Вечером же мы с Машкой сходили в душ. Вода, прогретая под солнцем, лилась из бочки, а щёлок шипел, как змея, но мы хихикали, тёрли друг друга, будто в двадцать первом веке под гидромассажем. Капли скатывались по коже, оставляя прохладные дорожки, а запах щелока смешивался с ароматом трав и цветов. Машка подставляла лицо под струи и жмурилась от удовольствия, словно котёнок, которого гладят за ушком. Я наблюдал за ней, ловя каждое движение, каждый изгиб её тела, освещённого закатным солнцем, пробивающимся сквозь щели.

— Ты чего смотришь так? — спросила она, улыбаясь одними глазами.

— Любуюсь, — ответил я просто, проводя мыльной ладонью по её плечу.

Машка улыбнулась и плеснула в меня водой. Брызги разлетелись серебряным облаком, заставив обоих расхохотаться. Эхо нашего смеха, наверное, было слышно во всей деревне, но нам было всё равно. Здесь и сейчас были только мы и никого вокруг, словно на острове посреди бескрайнего океана времени.

Поужинали. В этот раз пироги были с грибами и луком, собранными в лесу прямо возле покосов. Корочка хрустела, а начинка таяла во рту, оставляя приятное послевкусие. Машка уплетала уже третий кусок, смешно причмокивая и облизывая пальцы. Я наблюдал за ней, думая о том, как удивительно быстро я привык к этой жизни, словно всегда был здесь, в этом месте, среди этих людей.

Глава 4

Я понимал. Здесь всё было настоящим — и еда, и люди, и чувства. Никакой фальши, никаких масок и притворства. Жизнь в её первозданной простоте и сложности одновременно.

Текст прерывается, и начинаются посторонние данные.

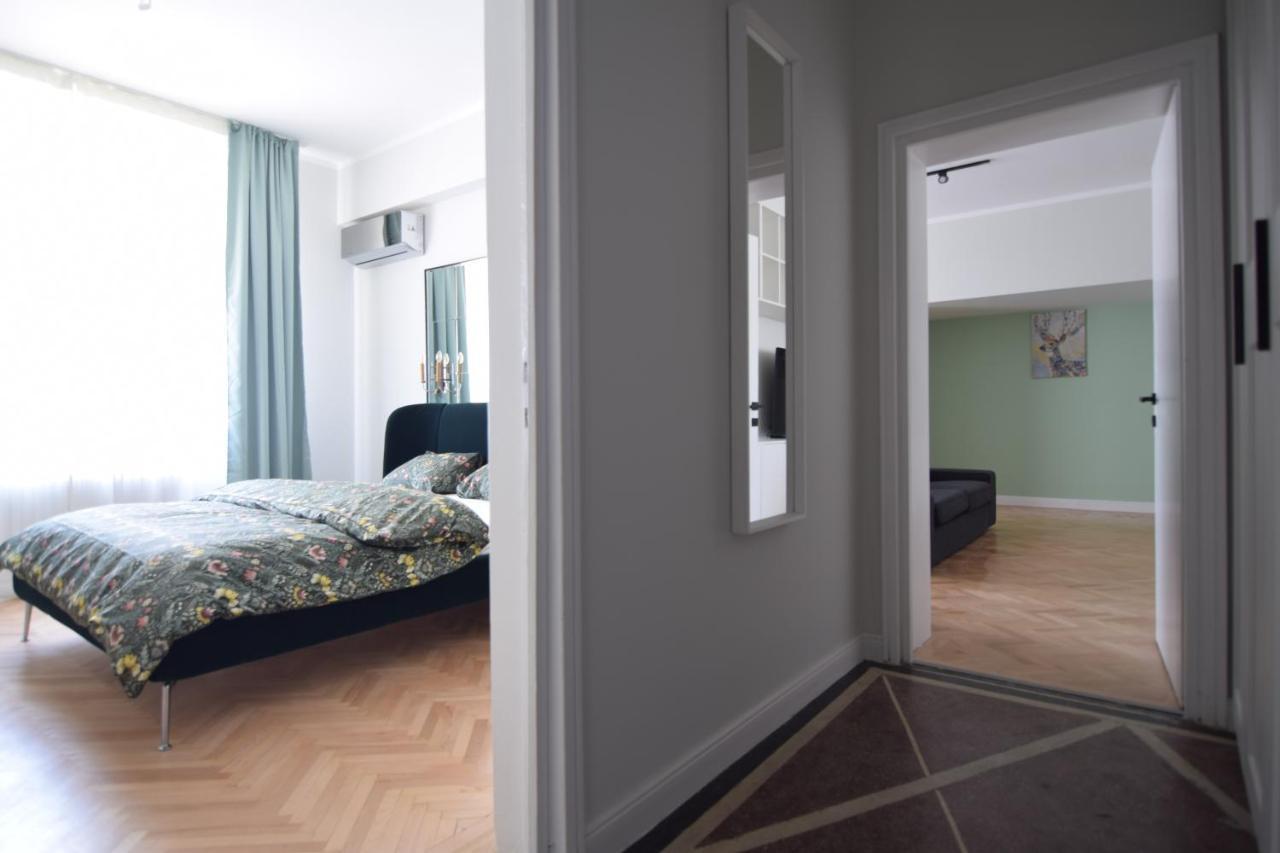 בוקרשט Beautiful Apartment In Old City מראה חיצוני תמונה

Легли спать, но уже, как обычно, уснули только глубоко за полночь. Машка прижалась ко мне, и мы, сплетённые, как лоза, уснули под далёкий лай собак. Её дыхание щекотало мне шею, а сердце билось где-то рядом с моим, словно они разговаривали на своём, только им понятном языке. Сквозь маленькое окошко был виден кусочек неба, усыпанный звёздами — яркими и крупными. Они подмигивали нам, будто знали какую-то тайну, которую мы только начинали постигать.

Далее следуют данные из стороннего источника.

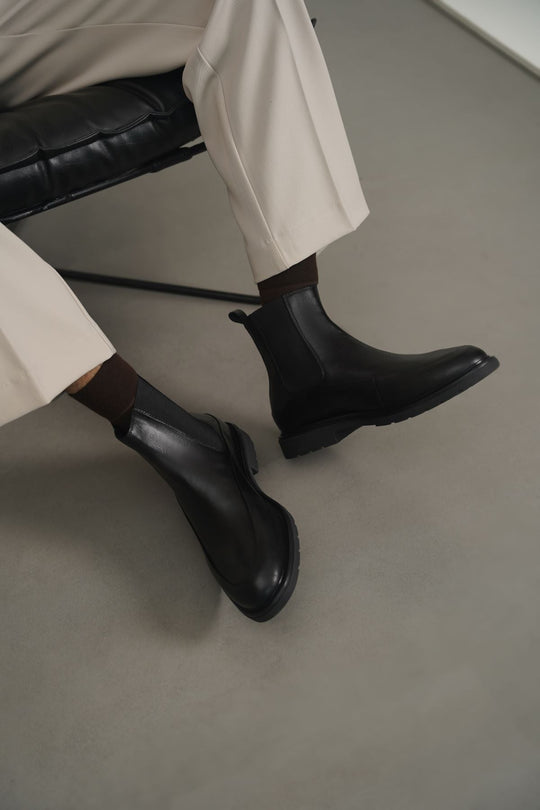 BLACK CLASSIC BLACK LEATHER CHELSEA BOOTS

Ночь окутала деревню тишиной, нарушаемой лишь стрекотом сверчков да редким уханьем совы в лесу. Время здесь текло иначе — медленнее, весомее, наполненное смыслом каждого мгновения. Я лежал, вслушиваясь в эти звуки, ощущая тепло Машкиного тела рядом, и думал о странностях судьбы, забросившей меня сюда, в прошлое, которое вдруг стало настоящим.

Утро встретило росой и пением жаворонка над полем. Я, жуя хлеб, увидел Степана, что возится, доливая воду в бочку, окликнул его:

— Степан, ты скажи мне, что там с покосами? Что там с лесом? Дрова на зиму когда готовить будете?

Степан подошёл, здороваясь и кланяясь.

— Так, боярин, вчера мужики косили, — ответил он, потирая бороду, — ещё, наверное, седьмицу будем косить, а потом да, в лес пойдём дрова рубить.

— Отлично, — кивнул я, отламывая ещё кусок хлеба и макая его в мёд. — Вы там не ленитесь только, для себя же стараетесь. Ты уж давай, бери в свои руки это дело. Сколько ещё земли, сколько дров… Так, чтоб с запасом всего хватило на всю деревню. А то уж больно цифры, что ты назвал мне, маленькими показались.